▶ Work required: Print nothing except the lines of the listing below from the line with "1124 Horizon Trace" to the line with "mini cow indoor pet", each exactly as written, both ends included.

The data section start

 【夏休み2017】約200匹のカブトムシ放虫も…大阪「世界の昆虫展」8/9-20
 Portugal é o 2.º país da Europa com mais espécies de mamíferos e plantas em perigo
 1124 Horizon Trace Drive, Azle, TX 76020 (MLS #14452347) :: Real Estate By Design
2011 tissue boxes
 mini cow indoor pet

The data section end
The data section start

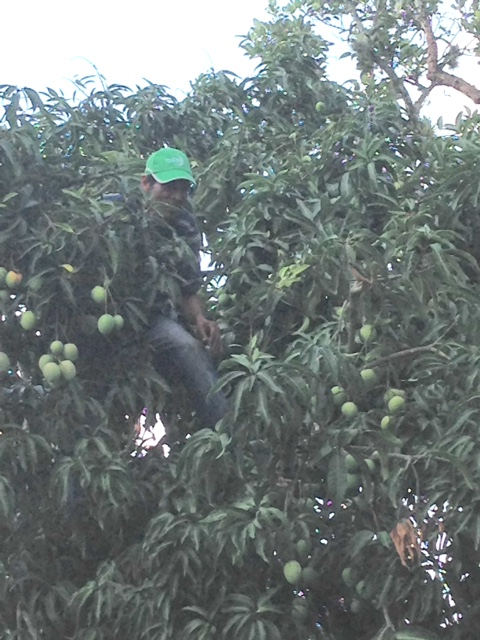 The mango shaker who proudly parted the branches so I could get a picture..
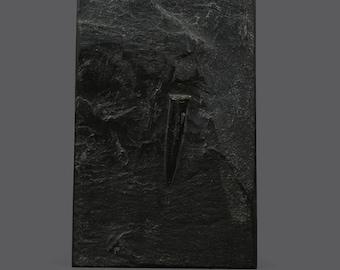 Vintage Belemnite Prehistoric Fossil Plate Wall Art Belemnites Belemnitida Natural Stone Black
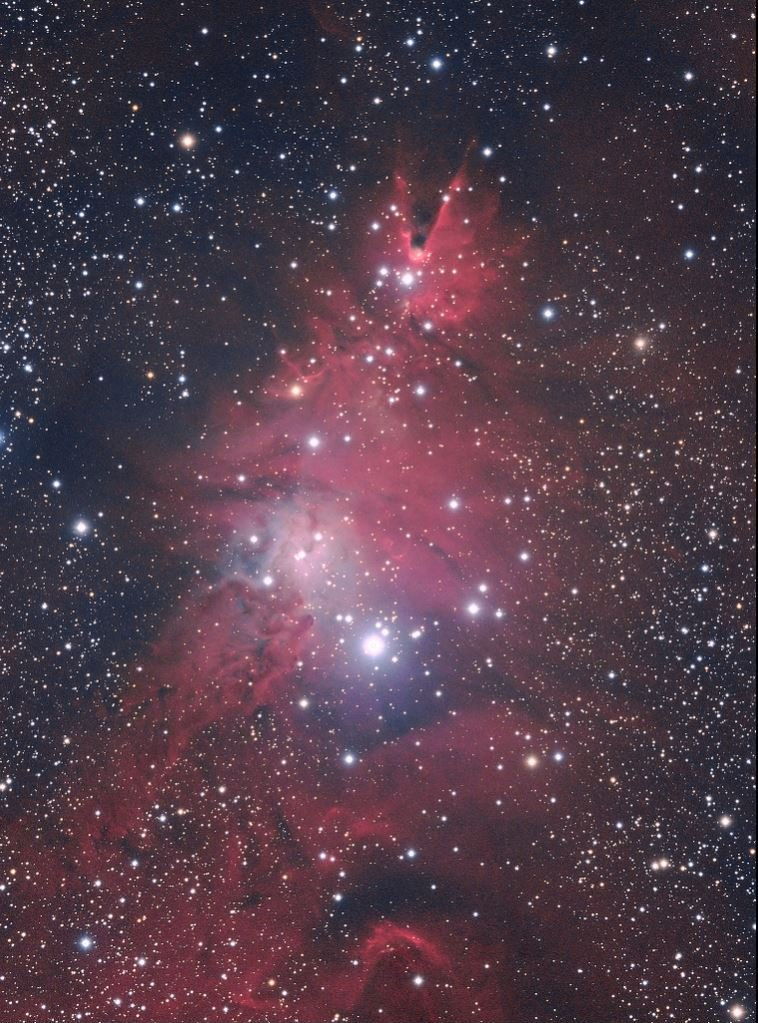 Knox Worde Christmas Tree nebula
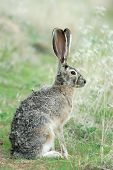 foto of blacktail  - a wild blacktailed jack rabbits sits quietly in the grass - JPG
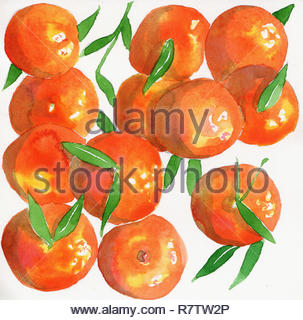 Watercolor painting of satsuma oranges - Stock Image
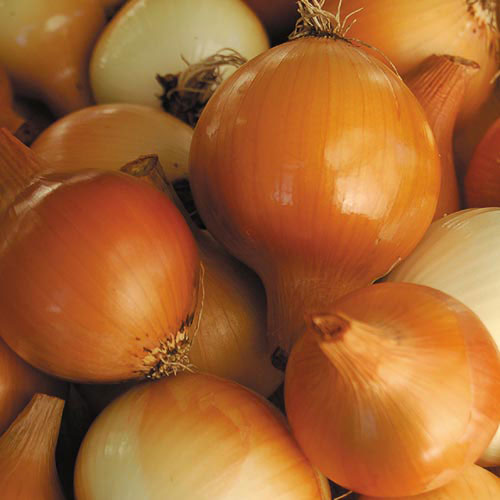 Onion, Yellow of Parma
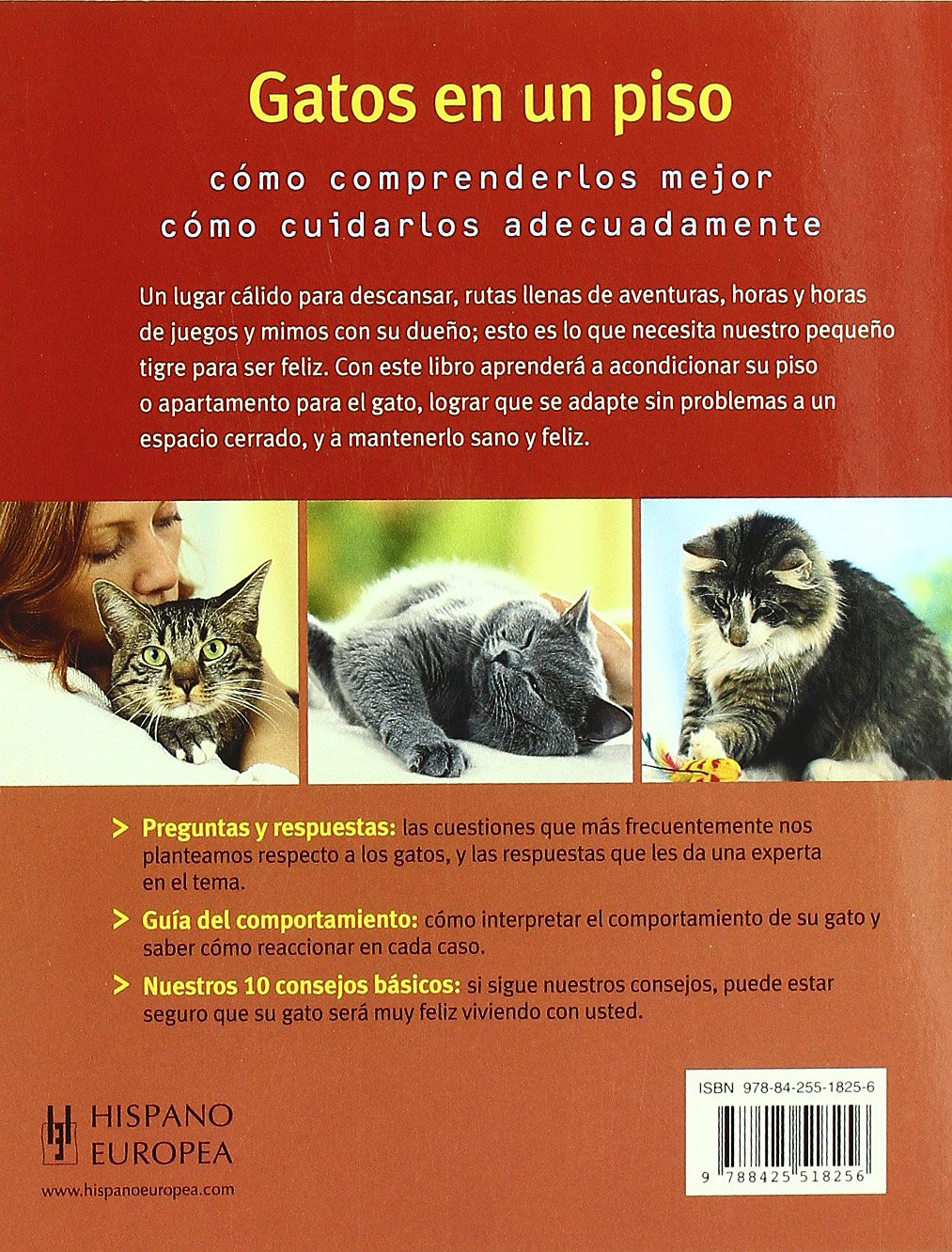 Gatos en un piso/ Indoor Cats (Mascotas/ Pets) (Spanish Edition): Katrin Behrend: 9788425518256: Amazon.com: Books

The data section end

▶ Result of this exercise:
 1124 Horizon Trace Drive, Azle, TX 76020 (MLS #14452347) :: Real Estate By Design
2011 tissue boxes
 mini cow indoor pet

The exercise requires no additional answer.